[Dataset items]

- - - -

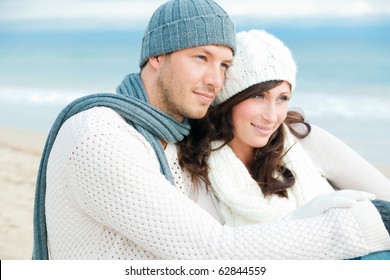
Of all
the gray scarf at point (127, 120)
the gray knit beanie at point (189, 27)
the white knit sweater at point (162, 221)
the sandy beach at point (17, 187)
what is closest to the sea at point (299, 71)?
the sandy beach at point (17, 187)

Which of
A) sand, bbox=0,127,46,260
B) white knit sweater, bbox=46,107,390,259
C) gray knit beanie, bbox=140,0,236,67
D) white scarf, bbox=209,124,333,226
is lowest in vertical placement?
sand, bbox=0,127,46,260

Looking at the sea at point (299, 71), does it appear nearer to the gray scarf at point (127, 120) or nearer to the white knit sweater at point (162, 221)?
the gray scarf at point (127, 120)

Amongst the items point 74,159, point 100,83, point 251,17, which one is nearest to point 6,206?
A: point 74,159

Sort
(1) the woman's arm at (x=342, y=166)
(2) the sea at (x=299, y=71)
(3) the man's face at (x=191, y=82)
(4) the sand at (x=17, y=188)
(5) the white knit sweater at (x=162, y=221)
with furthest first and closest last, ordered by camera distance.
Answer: (2) the sea at (x=299, y=71) < (4) the sand at (x=17, y=188) < (1) the woman's arm at (x=342, y=166) < (3) the man's face at (x=191, y=82) < (5) the white knit sweater at (x=162, y=221)

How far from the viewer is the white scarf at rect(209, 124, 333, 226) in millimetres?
2930

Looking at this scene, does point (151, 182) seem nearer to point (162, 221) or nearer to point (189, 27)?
point (162, 221)

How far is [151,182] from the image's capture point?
7.55 feet

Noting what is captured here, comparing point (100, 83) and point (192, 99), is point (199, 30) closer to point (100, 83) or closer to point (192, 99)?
point (192, 99)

- - - -

**STATED TASK**
Rewrite the records from the line containing "How far from" through the end of the records, changing "viewer" to "camera" and keeping everything else the same.

**CORRECT RESULT**
How far from the camera is the white scarf at rect(209, 124, 333, 226) in millimetres?
2930

Looking at this scene, does point (151, 182) seem nearer to point (162, 221) or nearer to point (189, 27)?
point (162, 221)

How far is [151,182] from the image's capture point?
7.55 feet

Noting what is captured here, comparing point (100, 83) and point (192, 99), is point (199, 30) closer to point (100, 83) or closer to point (192, 99)?
point (192, 99)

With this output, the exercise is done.